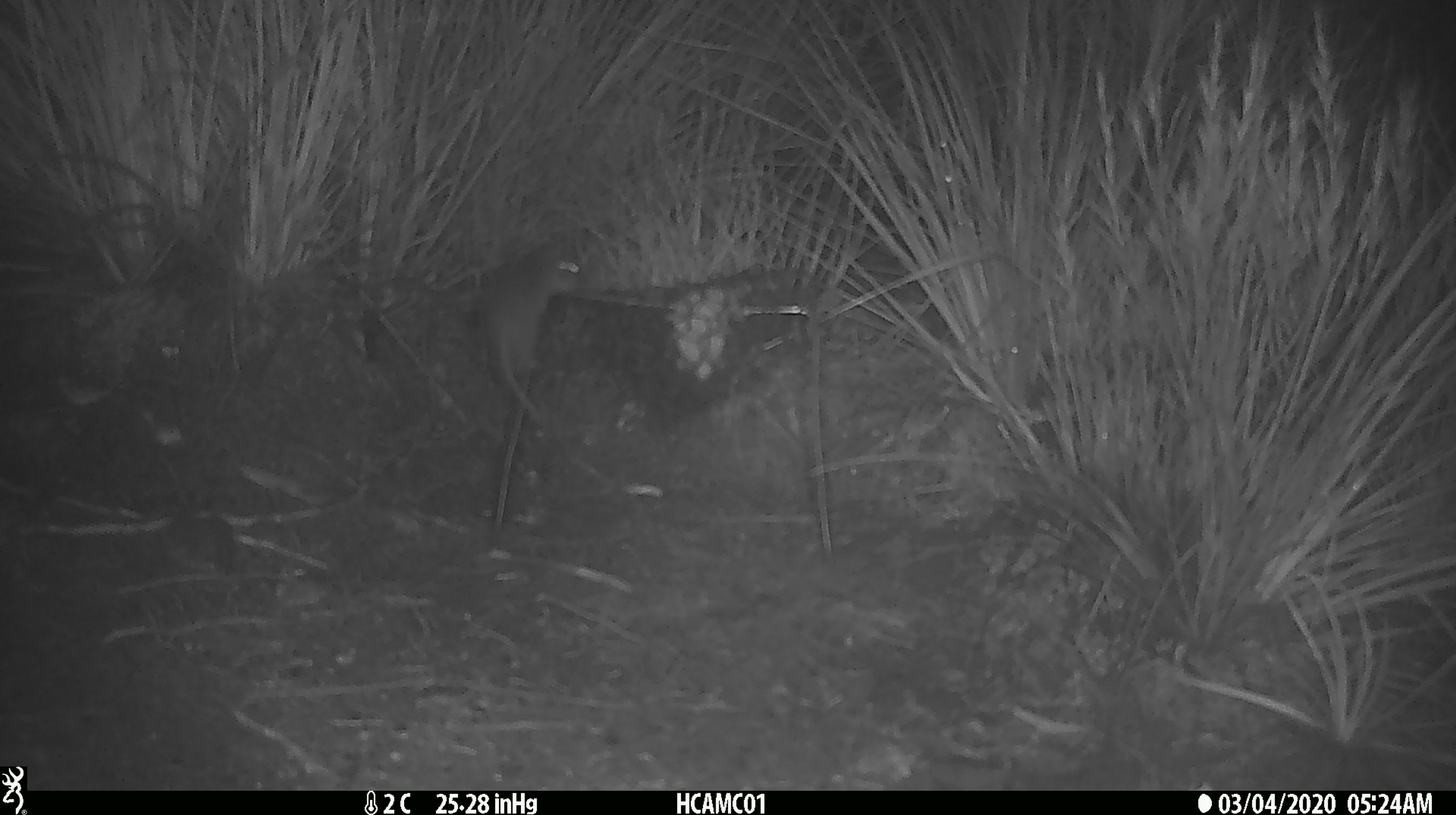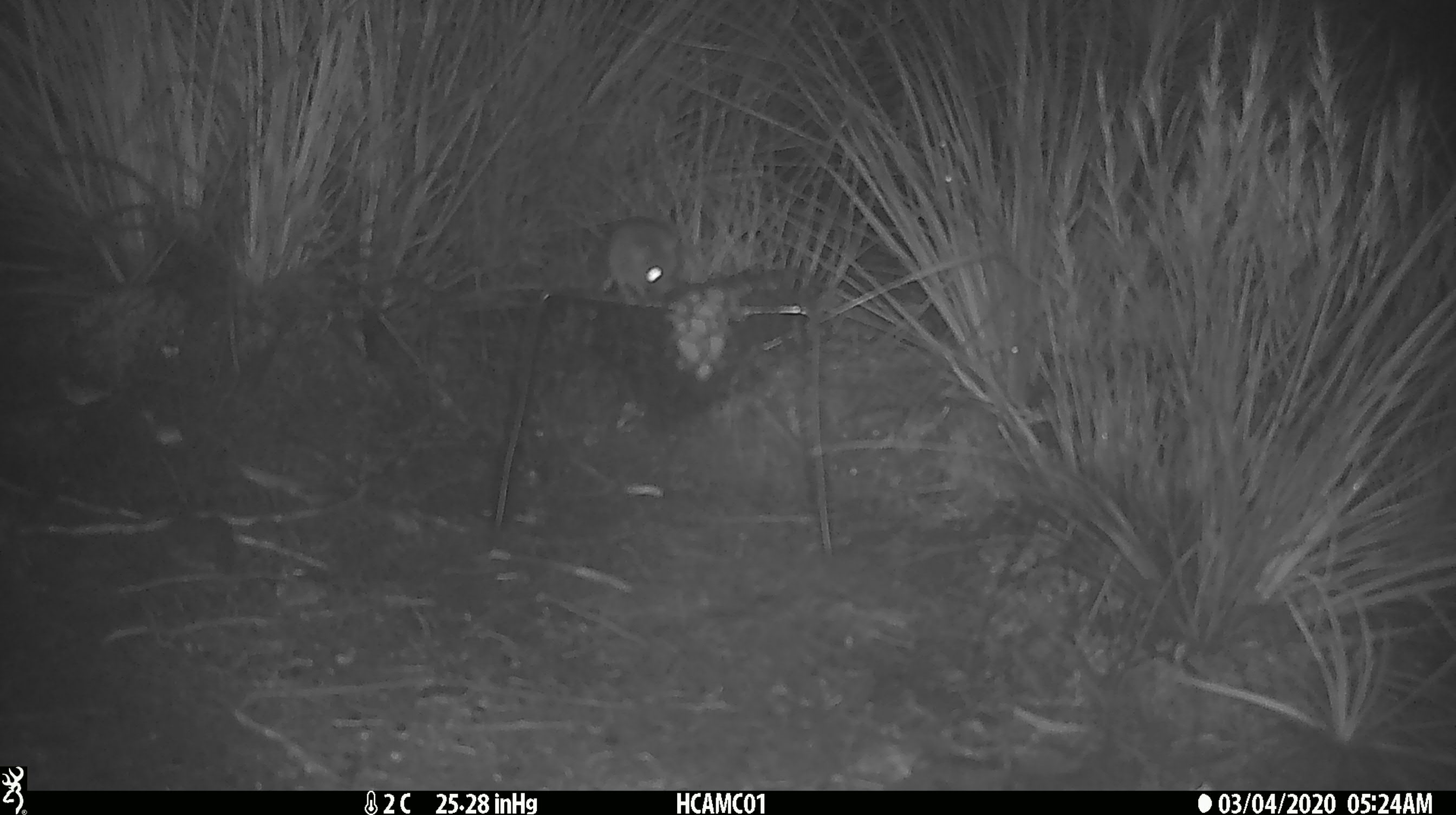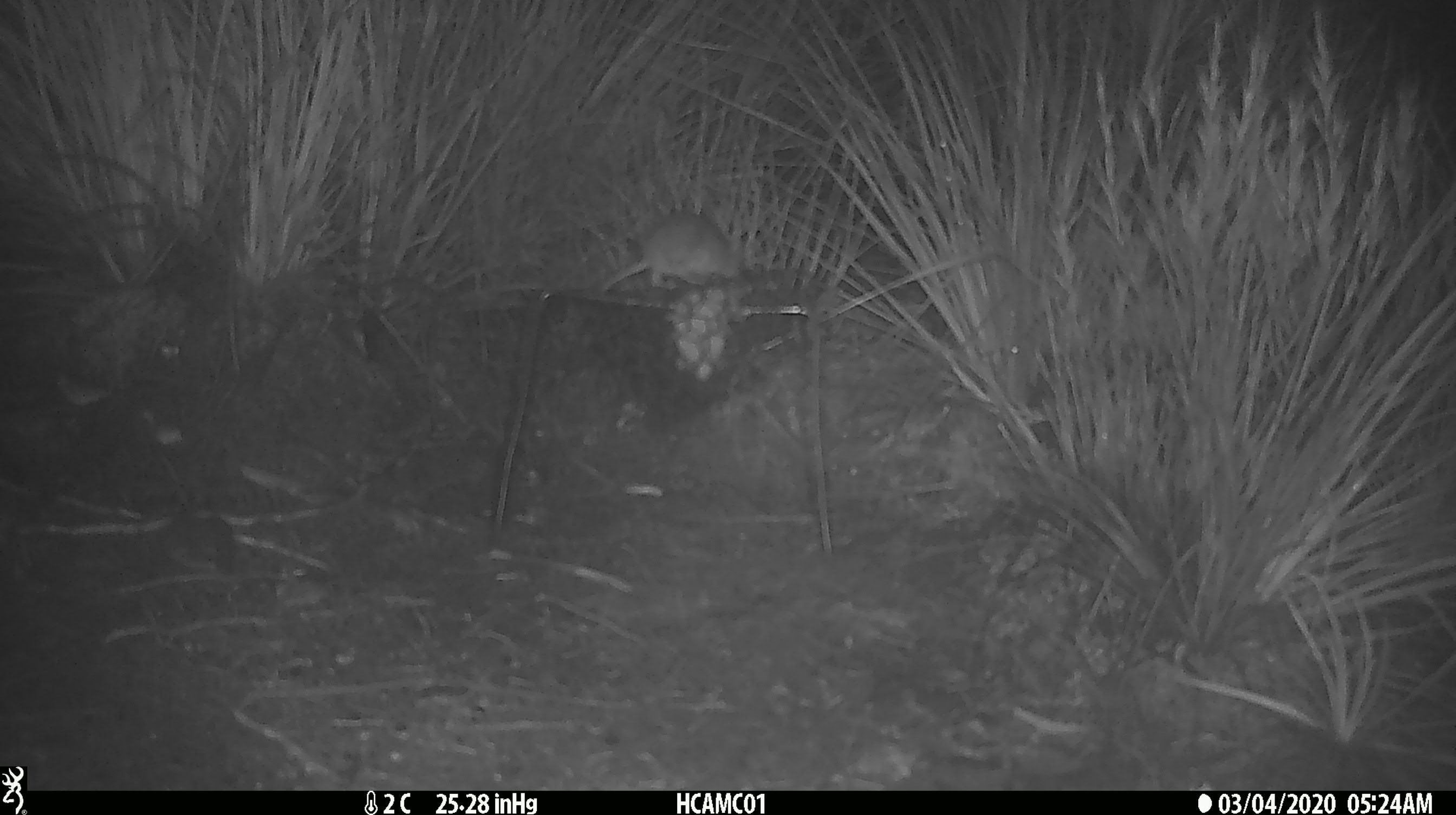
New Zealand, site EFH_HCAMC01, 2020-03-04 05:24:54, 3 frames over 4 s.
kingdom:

----------------

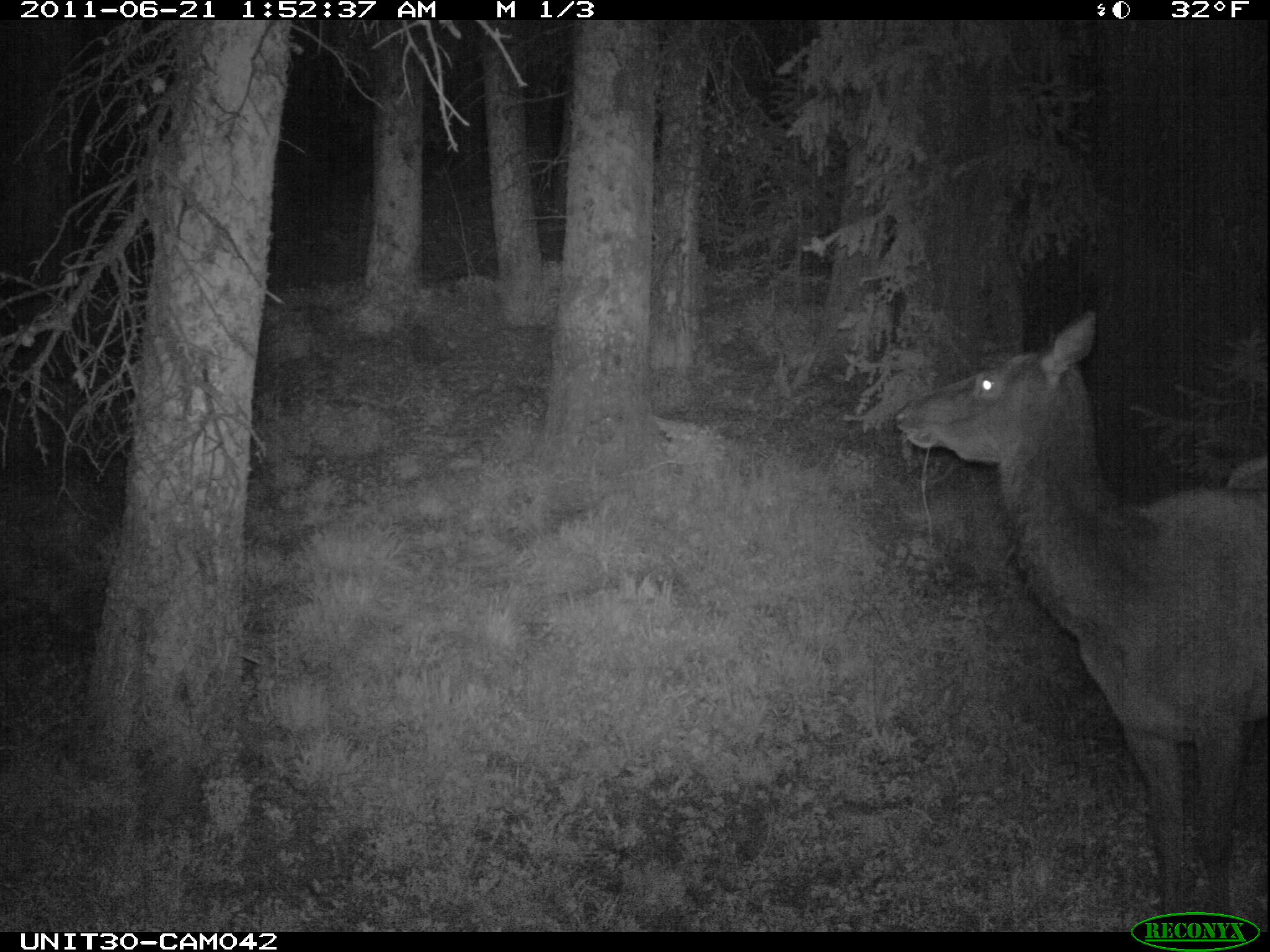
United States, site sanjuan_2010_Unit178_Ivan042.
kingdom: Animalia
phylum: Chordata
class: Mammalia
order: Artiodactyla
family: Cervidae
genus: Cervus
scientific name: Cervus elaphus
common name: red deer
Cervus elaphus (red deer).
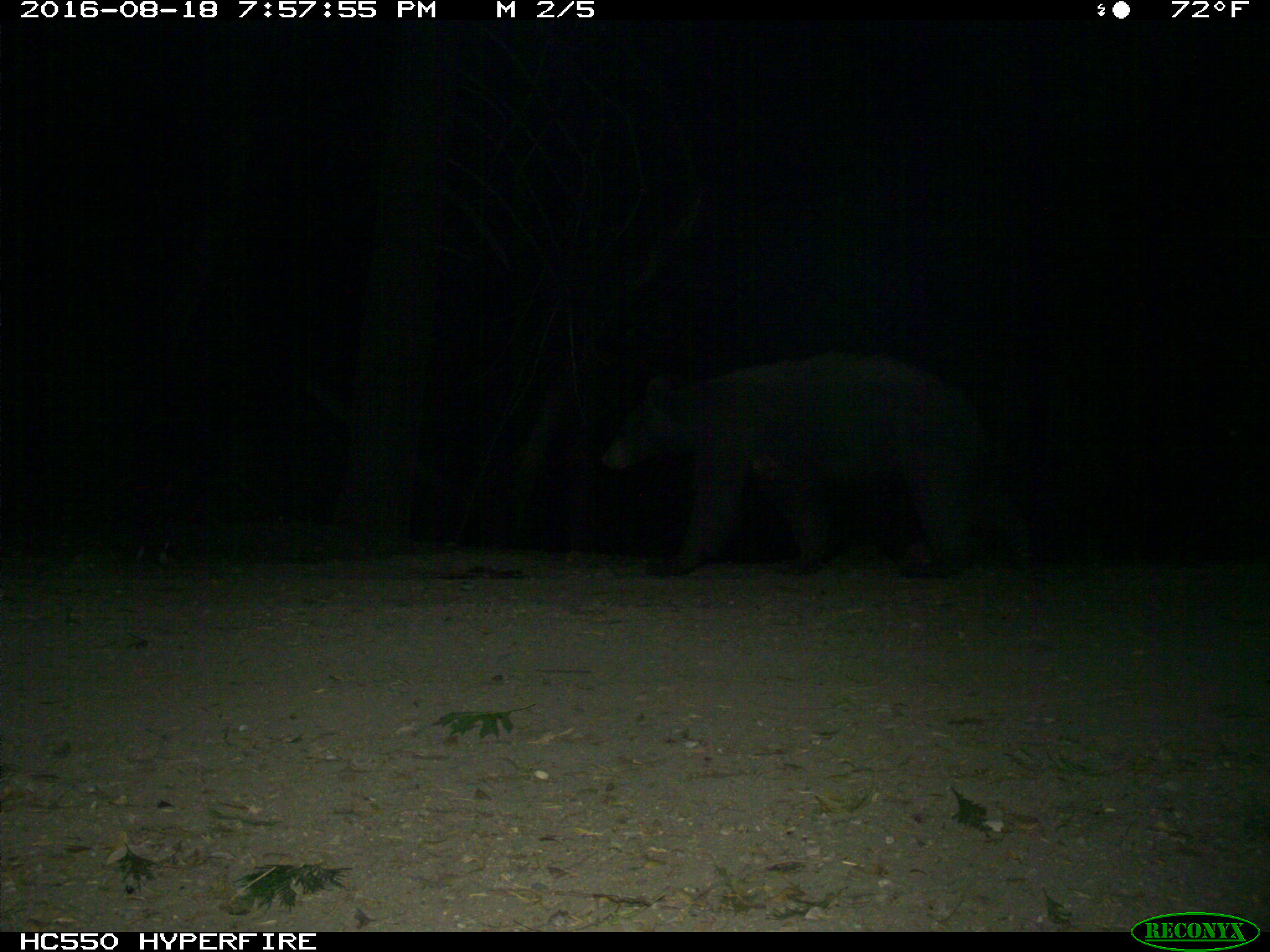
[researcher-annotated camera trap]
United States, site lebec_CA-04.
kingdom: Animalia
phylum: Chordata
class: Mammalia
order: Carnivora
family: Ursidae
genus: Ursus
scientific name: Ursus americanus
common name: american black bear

----------------

Task statement: Starting at the line that has "order: Carnivora" in the records above, restate word for word every line until the one that has "common name: american black bear", and include that one as well.

Output of the exercise:
order: Carnivora
family: Ursidae
genus: Ursus
scientific name: Ursus americanus
common name: american black bear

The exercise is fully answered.